** Opening Record set block **
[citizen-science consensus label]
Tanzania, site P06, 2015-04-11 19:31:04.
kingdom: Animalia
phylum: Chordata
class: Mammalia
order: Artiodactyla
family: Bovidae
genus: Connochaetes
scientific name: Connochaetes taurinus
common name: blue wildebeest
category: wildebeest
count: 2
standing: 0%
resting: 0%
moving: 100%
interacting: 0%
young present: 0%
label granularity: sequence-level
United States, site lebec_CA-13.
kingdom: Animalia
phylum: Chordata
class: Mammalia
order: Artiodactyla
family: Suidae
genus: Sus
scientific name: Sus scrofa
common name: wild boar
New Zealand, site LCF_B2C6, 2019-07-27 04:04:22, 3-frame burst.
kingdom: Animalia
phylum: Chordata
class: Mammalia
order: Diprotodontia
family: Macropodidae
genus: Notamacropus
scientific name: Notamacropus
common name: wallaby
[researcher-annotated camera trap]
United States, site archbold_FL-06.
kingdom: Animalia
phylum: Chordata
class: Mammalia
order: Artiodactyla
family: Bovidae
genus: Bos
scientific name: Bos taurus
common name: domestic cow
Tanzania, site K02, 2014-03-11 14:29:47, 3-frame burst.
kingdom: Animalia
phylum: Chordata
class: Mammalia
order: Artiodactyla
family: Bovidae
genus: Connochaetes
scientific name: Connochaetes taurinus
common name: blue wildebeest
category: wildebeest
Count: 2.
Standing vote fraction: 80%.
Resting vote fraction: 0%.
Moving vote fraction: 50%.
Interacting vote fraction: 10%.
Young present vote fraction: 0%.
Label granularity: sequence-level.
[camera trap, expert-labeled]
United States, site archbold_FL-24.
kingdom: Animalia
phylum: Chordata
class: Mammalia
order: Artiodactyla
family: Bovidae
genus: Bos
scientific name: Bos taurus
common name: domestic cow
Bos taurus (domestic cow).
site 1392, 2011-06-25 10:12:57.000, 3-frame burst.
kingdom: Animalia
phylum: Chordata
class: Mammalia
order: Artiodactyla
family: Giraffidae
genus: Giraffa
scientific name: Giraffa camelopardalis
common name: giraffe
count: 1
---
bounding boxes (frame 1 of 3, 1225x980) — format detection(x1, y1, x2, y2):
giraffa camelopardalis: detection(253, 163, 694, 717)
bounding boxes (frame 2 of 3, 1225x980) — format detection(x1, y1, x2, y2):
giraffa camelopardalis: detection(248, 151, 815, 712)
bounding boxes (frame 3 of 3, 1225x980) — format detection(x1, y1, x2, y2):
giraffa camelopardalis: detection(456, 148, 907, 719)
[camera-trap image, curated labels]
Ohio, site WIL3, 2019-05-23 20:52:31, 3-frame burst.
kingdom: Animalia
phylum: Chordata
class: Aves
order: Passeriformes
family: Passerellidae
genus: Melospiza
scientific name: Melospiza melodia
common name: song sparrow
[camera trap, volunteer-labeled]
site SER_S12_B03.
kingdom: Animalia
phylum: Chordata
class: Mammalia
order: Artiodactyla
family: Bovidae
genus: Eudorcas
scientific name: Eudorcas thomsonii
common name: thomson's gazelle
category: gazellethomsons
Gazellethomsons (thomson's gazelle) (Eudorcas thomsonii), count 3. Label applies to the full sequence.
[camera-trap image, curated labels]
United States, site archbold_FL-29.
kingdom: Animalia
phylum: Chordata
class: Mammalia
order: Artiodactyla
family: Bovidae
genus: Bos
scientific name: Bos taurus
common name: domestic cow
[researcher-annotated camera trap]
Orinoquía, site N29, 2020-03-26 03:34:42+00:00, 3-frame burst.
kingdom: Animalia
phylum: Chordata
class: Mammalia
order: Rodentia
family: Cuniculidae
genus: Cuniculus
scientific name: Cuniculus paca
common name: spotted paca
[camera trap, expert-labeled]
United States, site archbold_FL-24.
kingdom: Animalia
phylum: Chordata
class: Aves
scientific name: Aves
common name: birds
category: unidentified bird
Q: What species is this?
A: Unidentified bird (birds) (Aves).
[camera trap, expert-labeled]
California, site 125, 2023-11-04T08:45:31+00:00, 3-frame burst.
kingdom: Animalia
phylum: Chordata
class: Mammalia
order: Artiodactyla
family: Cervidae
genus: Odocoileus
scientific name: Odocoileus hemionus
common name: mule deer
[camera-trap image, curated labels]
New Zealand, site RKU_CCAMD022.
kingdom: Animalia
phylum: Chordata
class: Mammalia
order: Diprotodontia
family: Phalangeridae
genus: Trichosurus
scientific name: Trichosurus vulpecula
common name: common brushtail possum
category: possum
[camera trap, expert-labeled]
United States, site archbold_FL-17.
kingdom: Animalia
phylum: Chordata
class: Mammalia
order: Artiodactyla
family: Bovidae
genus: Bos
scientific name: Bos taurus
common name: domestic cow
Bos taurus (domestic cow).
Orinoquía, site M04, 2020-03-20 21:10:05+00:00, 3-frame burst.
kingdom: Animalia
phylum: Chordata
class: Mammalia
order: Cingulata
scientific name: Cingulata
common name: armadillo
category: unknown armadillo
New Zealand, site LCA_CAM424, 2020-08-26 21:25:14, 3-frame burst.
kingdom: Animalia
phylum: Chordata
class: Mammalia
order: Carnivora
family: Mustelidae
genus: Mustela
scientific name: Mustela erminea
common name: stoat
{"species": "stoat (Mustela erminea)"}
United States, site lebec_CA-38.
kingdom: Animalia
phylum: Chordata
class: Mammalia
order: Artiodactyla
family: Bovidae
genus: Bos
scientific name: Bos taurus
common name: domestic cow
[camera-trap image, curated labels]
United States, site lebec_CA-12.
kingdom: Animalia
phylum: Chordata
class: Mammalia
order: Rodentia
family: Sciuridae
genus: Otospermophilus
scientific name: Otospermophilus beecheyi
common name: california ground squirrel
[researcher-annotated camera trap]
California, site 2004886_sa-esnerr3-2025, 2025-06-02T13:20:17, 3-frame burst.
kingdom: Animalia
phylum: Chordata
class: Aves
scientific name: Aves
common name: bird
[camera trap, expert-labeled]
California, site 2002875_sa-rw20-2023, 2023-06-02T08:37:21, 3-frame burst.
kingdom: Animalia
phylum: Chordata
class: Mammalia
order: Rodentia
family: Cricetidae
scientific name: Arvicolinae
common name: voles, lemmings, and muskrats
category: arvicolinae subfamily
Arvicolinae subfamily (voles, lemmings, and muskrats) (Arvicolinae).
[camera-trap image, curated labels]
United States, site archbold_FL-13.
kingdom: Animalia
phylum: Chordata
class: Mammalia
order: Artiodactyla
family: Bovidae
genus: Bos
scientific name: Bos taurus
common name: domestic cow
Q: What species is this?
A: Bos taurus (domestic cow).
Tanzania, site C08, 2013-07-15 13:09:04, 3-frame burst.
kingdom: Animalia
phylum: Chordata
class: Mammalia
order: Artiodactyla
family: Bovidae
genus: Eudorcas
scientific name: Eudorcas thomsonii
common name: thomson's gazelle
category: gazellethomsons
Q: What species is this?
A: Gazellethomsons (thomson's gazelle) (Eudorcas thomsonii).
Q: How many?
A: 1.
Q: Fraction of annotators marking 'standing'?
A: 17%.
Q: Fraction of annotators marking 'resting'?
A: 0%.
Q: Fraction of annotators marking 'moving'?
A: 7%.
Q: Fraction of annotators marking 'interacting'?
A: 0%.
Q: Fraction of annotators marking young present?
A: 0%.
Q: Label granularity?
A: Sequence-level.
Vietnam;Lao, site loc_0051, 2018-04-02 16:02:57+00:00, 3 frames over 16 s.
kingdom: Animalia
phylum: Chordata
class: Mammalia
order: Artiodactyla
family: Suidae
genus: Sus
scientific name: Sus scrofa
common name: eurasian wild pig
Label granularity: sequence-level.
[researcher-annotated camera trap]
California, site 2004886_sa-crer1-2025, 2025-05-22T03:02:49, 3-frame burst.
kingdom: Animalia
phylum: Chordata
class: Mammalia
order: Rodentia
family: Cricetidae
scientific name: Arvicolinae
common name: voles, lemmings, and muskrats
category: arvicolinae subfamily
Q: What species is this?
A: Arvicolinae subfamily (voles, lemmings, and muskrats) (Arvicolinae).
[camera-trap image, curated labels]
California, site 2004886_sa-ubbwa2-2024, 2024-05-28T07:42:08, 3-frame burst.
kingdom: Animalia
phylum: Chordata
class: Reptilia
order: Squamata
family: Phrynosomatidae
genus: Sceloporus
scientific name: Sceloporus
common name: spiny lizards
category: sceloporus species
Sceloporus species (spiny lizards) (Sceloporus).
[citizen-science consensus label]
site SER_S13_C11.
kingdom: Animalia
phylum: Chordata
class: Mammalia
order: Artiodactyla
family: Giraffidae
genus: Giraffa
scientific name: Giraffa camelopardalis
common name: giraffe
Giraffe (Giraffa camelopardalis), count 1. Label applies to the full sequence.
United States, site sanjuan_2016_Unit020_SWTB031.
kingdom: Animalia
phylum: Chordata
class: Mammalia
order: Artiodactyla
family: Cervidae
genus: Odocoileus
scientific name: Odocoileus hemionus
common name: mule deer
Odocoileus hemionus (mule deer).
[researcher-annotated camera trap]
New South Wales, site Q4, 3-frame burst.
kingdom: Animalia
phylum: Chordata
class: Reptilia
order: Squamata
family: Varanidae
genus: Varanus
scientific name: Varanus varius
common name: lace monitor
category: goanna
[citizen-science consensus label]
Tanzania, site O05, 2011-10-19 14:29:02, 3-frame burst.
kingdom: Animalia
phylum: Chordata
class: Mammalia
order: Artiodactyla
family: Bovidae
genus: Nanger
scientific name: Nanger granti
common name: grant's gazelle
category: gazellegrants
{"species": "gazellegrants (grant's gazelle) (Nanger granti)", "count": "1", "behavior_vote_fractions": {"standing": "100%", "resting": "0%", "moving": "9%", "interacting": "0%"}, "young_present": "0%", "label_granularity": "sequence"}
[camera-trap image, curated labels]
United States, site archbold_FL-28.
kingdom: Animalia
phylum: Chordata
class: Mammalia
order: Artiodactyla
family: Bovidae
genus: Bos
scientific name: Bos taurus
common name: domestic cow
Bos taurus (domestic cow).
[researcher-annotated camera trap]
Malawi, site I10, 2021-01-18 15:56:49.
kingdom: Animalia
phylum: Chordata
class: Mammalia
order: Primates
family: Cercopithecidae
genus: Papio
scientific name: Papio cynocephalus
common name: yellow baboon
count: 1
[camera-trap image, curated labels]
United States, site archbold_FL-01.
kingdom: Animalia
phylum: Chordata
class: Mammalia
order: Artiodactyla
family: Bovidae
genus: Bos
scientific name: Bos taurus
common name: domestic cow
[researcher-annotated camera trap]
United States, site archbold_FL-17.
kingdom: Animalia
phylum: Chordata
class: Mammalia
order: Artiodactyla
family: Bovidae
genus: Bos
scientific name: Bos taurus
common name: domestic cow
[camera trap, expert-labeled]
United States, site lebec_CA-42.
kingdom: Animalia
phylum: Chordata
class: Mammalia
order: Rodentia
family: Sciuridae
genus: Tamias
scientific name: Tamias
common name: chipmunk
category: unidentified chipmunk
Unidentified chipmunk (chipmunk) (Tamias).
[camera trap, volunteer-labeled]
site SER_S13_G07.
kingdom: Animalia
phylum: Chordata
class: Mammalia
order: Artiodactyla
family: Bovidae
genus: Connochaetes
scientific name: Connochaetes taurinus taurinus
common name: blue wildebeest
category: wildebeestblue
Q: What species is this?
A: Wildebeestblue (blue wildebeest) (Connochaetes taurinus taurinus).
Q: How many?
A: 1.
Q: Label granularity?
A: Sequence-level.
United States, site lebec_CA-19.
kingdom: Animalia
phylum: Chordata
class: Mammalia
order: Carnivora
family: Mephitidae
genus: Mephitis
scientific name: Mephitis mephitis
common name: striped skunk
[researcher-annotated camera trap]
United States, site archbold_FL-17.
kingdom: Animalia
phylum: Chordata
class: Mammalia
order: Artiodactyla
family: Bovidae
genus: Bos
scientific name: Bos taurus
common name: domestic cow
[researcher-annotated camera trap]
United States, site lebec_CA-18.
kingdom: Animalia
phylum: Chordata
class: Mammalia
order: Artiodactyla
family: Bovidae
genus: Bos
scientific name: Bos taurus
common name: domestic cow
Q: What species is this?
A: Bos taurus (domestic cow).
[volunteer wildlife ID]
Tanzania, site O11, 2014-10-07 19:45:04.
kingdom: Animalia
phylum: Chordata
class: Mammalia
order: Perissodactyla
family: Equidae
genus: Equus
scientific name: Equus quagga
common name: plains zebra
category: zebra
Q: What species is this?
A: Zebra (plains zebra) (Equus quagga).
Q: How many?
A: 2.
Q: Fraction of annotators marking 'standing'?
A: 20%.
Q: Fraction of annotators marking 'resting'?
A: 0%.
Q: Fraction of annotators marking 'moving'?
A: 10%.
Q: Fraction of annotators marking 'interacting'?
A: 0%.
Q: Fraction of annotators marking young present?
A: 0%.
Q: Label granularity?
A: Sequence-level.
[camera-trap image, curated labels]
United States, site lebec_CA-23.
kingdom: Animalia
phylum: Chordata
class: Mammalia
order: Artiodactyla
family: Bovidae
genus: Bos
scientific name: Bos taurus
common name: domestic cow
** Closing Record set block **
▸ **What you are asked to do**:
Repeat, exactly as they stand above, the lines from the line with "2025-05-22T03:02:49, 3-frame burst." to the line with "family: Phrynosomatidae", both lines included.

▸ **Result of this task**:
California, site 2004886_sa-crer1-2025, 2025-05-22T03:02:49, 3-frame burst.
kingdom: Animalia
phylum: Chordata
class: Mammalia
order: Rodentia
family: Cricetidae
scientific name: Arvicolinae
common name: voles, lemmings, and muskrats
category: arvicolinae subfamily
Q: What species is this?
A: Arvicolinae subfamily (voles, lemmings, and muskrats) (Arvicolinae).
[camera-trap image, curated labels]
California, site 2004886_sa-ubbwa2-2024, 2024-05-28T07:42:08, 3-frame burst.
kingdom: Animalia
phylum: Chordata
class: Reptilia
order: Squamata
family: Phrynosomatidae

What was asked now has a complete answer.